SOURCE DOCUMENT ->
>>>

We are the few, the proud, the brave members of Gen X who continue to make our way through the world while many of our peers have given up.

Do you remember, before we were Generation X, when we were the Pepsi Generation? Right about that time that Michael Jackson’s hair caught on fire? We were told that Pepsi was the choice of a new generation and there were videos and apparently our generation bought into it hardcore. We were also Peppers. Wouldn’t you like to be a Pepper, too? But that Pepsi Generation technique was actually a marketing campaign for Baby Boomers first and it worked so well for Pepsi when Baby Boomers were kids that they thought they’d try it out on us, too. And all the generations after. How you like Pepsi, Generation Next? Feel like joining the conversation since you “are the movement, this generation“? A lot of the conversation about generations is actually driven by advertising.

I read an article about an ad campaign for Lululemon wherein they’re targeting “the Yoga generation.” And which generation is that? As far as I can tell, every generation is doing yoga. My grandmother was doing yoga in the 70s and she was the Silent Generation. So that’s dumb. But…that’s what I mean, they’re trying to put you in a generational category so they can sell you stuff. I say you, not me, because advertisers are apparently not targeting Gen X-ers, because there are so few of us.

And here I think we have the heart of why Gen X tends to resist being labeled. We somehow have always known that once a marketer could label us, they were getting ready to sell us shit. But what’s hilarious is that marketers worked this out about us anyway – so they got sneakier with us when they still cared about us. I once bought a record almost entirely because of it’s ironic cover.

What’s ironic is now that Gen X is older, some members of Gen X have more money to spend but advertising has (mostly) stopped trying to reach us. Which probably explains why there’s been a recent bubbling up of Gen X articles. Marketers are perhaps getting interested in us again. For good and ill, I imagine. Just google anything to do with advertising and Gen X and you will see such an extraordinary trove of weird articles about how to advertise to us. Actually, search how to market to any generation and you’ll see some eye opening stuff about what’s going on behind that advertising curtain and where you might be vulnerable.

<<<

TO BE DONE ->
1. According to the essay on Gen X and advertising, which generation was the author's grandmother part of?
2. List every generation name in the essay on Gen X and advertising that contains the word "generation."
3. Continue the essay on Gen X and advertising, picking up after its final sentence.

DATASET SECTION ->
>>>

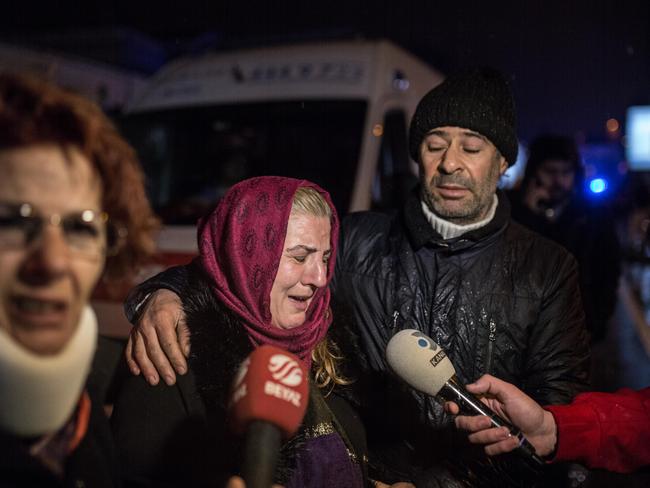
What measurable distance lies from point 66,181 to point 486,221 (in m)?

<<<

TASK-BY-TASK RESULTS ->
1. The Silent Generation.

2.
- Generation X
- Pepsi Generation
- Generation Next
- the Yoga generation
- the Silent Generation

3.
So Millennials and Gen Z, just in case you’re still here…I think it might be useful to recognize that when you see articles and listicles and so on and so on that reference your generation, you are probably being marketed to. The condescending pieces about you that make you mad may be designed to encourage you to spend your money on something or just click on something to get an ad near your eyeballs. The imaginary rivalries between Gen X and Millennials, or between Millennials and Boomers, are essentially clickbait for the people trying to sell you stuff.

As we now carry devices that have the capacity to market to us everywhere we go, we all need to become savvier about our vulnerabilities to advertising. As marketing becomes more personal and more direct, it will become harder and harder to remember our humanity. It might be helpful for all generations to take on some of our good ole Gen X skepticism.

We seem to now live in a world of relentless marketing. And it’s not just businesses who are marketing at us. The new norm seems to be a kind of marketing of self. People have become brands instead of individuals.

Most of Gen X has a gut response to this trend and it is a strong-armed revulsion. To us, this branding of people carries all the horrors of the origin of the word – the branding of cattle with a hot iron. For most of Gen X, this branding of the soul is relentlessly uncool. We liked our icons reclusive, uninterested in self promotion, and intensely private. Prince once gave an interview to the BBC wherein he neither spoke nor showed his face. Both Kurt Cobain and David Foster Wallace were incredibly uncomfortable with their own popularity.Can you imagine a Cobain clothing line? A David Foster Wallace cologne? For us, as soon as a band became popular, it ceased to be cool.

But we live in a gig economy now and if we want to survive, we must do as the digital natives do and put out all of our goods for clicks and likes. We cannot be the reclusive geniuses we want to be because the world doesn’t work that way anymore – And maybe it never did.

Every Gen X-er I know is deeply uncomfortable with self promotion. We recognize that we need to sell our book or our record or our blog or our podcast or our show or our theatre company or our business or whatever it is but it is highly problematic for us.

If we do it, we tend to see it as a necessary evil. I’ve taken multiple marketing classes and despite having a lot of knowledge and skill at my disposal, I have generally yielded next to no results. While attempting to sell my show in the highly crowded market of the Edinburgh Fringe, I discovered that the only real marketing skill I had – that is, the only thing that would reliably bring people to the theatre – was making friends. Like, actual friends. This is the only successful marketing I have ever done. I made some friends who showed up for me because that’s what friends do for each other.

I have had a podcast for over a year and I am so bad at self promotion that most of my best friends don’t even know about it.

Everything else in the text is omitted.